18 Pero pregunto: ¿Es que no oyeron? ¡Claro que sí! «Por toda la tierra se difundió su voz, y hasta los confines del mundo llegaron sus palabras» (Sal 19,5).

Israel oyó, puesto que el Evangelio ha resonado «por toda la tierra». Las palabras del salmo citadas aquí no hablan ciertamente, en su sentido original, del Evangelio como «palabra de Cristo» (v. 17), sino de las obras de la creación en las que Dios se manifiesta. Pero el Apóstol puede aplicar este acontecimiento revelador, cantado en el salmo del Antiguo Testamento, a la predicación del Evangelio, sin intentar hacer violencia al texto. Pues, todas las palabras de Dios ya pronunciadas encuentran en el Evangelio su verdadero y definitivo alcance. Por ello afirma Pablo del Evangelio que sus ecos han resonado por toda la tierra. Ha sido proclamado para todo el mundo y con el anuncio del Apóstol está corriendo por todo el planeta, hasta llegar a Roma y aún más allá. Pese a todo, Israel no ha alcanzado la fe, y eso es lo que constituye su culpa delante de Dios.

19 Pero sigo preguntando: ¿Acaso Israel no se enteró? Moisés primeramente afirma: «Yo os haré tener celos de un pueblo que ni siquiera lo es, con un pueblo insensato os provocaré a enojo» (Dt 32,21). 20 Luego Isaías se atreve a decir: «Fui hallado por los que no me buscaban, me hice visible en quienes no preguntaban por mí» (Is 65,1). 21 En cambio, dice refiriéndose a Israel: «Todo el día estuve con las manos extendidas hacia un pueblo indócil y rebelde» (Is 65,2).

¿Qué le falta aún a lsrael para escuchar el Evangelio? ¿Le falta sólo el reconocimiento? Pero precisamente Israel debería haberlo reconocido antes que nadie, puesto que se jacta de conocer la voluntad de Dios y aquello que más interesa en las relaciones con Dios (cf. 2,18). Pero, evidentemente, el hombre no alcanza la fe mediante ese pretendido conocimiento sino gracias al Dios que llama. Así lo demuestra la vocación de los gentiles, que han sido llamados siendo un «pueblo insensato» y que, por lo mismo, no contaban con ninguna disposición para ese reconocimiento.

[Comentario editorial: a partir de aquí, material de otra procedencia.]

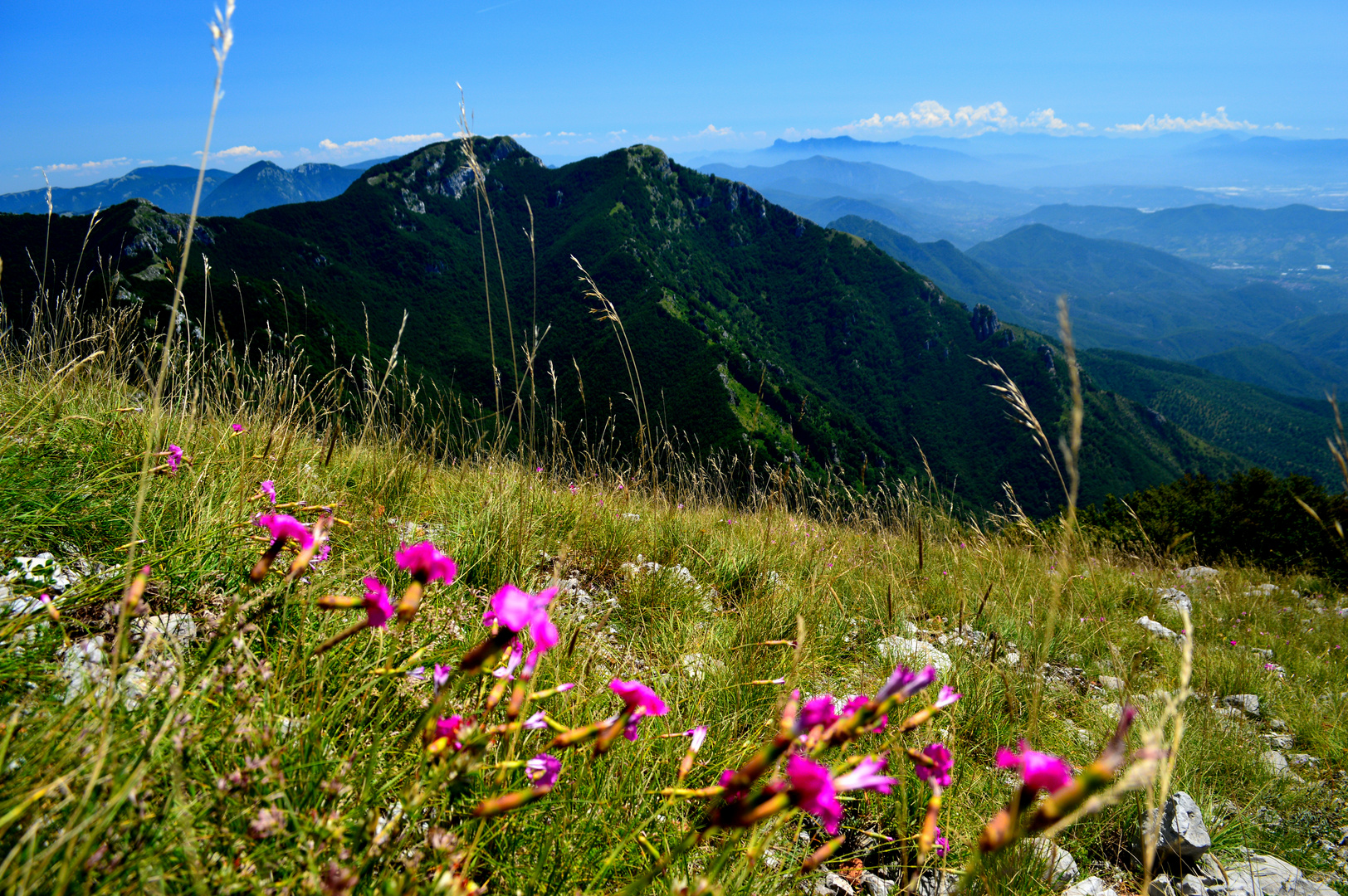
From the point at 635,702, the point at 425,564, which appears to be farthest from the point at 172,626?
the point at 635,702

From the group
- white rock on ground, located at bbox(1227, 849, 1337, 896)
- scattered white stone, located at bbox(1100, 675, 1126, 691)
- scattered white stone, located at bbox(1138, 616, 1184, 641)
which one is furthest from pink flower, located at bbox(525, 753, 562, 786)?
→ scattered white stone, located at bbox(1138, 616, 1184, 641)

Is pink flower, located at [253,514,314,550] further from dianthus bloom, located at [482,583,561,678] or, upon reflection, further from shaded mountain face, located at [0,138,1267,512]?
shaded mountain face, located at [0,138,1267,512]

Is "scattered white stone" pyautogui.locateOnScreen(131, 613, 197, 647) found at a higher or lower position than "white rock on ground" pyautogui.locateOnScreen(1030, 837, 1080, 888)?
higher

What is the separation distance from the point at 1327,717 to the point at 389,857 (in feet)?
16.4

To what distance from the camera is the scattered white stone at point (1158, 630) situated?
411cm

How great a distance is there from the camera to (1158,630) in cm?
420

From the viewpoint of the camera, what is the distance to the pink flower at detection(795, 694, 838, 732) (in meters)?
0.74

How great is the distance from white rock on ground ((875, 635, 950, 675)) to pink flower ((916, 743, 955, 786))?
5.06ft

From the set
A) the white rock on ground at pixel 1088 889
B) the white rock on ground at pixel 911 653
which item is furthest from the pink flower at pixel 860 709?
the white rock on ground at pixel 911 653

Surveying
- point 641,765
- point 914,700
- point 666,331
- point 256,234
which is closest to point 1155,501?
point 914,700

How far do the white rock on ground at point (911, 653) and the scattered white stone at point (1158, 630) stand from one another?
2475 millimetres

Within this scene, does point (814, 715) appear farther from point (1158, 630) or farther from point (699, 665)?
point (1158, 630)

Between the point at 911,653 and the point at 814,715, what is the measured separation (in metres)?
2.05

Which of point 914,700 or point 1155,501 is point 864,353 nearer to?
point 1155,501
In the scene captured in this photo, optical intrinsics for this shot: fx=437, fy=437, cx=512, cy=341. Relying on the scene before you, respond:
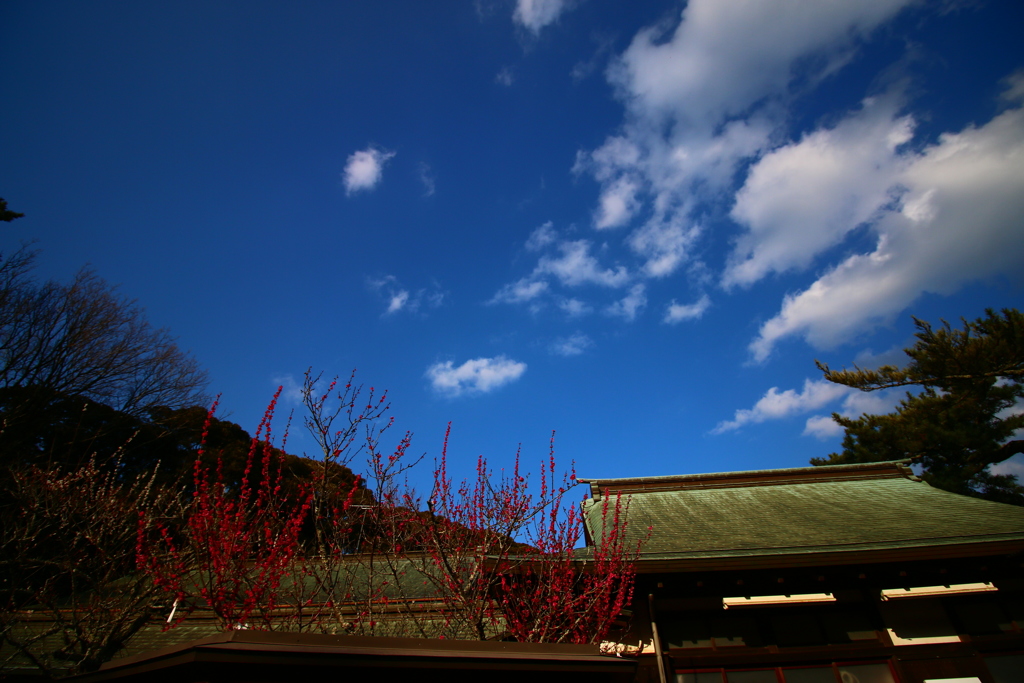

De este modo ha quedado anulada la prioridad de Israel en la historia de la salvación. Dios se ha revelado a un «pueblo que ni siquiera es pueblo», a «los que no me buscaban... a quienes no preguntaban por mí». Todo esto lo ha hecho Dios para hacer «tener celos» al pueblo de Israel. Pues, ni aun ahora ha olvidado Dios a Israel ni le ha abandonado sin más. «Todo el día» -lo que se extiende también al presente- Dios extiende sus manos «hacia un pueblo indócil y rebelde». La elección de Israel no es algo puramente casual, puesto que ahora mismo el Dios de la elección sigue actuando en ese sentido. El camino de «los celos» o de la emulación bien puede ser en definitiva el camino por el que Israel recupere lo que de hecho ya ha perdido.